#### THE TASK:
List every line in the rows below that contains the word "furthest". Letter case matters.

>> START ENTRIES SUPPLIED

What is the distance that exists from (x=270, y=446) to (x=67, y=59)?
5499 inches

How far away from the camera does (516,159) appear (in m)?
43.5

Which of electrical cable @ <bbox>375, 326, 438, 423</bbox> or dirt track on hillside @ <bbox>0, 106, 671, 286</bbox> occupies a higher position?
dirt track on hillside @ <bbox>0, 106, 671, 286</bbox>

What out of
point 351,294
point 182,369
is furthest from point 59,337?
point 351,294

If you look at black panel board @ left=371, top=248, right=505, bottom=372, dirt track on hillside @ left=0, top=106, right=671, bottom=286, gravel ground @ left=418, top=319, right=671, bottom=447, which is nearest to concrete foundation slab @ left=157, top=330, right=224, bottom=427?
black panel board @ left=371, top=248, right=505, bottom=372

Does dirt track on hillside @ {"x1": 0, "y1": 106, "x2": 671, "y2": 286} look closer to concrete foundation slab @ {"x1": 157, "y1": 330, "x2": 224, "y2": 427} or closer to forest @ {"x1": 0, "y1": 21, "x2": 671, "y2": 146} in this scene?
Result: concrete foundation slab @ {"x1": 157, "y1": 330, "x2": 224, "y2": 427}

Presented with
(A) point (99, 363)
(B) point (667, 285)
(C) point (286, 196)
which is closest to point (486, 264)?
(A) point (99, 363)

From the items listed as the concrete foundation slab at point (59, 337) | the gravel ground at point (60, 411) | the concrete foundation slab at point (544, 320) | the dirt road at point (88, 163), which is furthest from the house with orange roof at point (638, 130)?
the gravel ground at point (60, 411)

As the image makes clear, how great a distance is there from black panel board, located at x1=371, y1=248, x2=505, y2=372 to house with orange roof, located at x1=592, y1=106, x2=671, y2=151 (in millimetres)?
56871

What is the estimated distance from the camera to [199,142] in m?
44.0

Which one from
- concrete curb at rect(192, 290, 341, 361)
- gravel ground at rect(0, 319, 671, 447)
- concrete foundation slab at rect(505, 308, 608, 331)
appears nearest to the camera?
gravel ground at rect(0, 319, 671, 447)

>> END ENTRIES SUPPLIED

#### COMPLETE OUTPUT:
is furthest from point 59,337?
From the items listed as the concrete foundation slab at point (59, 337) | the gravel ground at point (60, 411) | the concrete foundation slab at point (544, 320) | the dirt road at point (88, 163), which is furthest from the house with orange roof at point (638, 130)?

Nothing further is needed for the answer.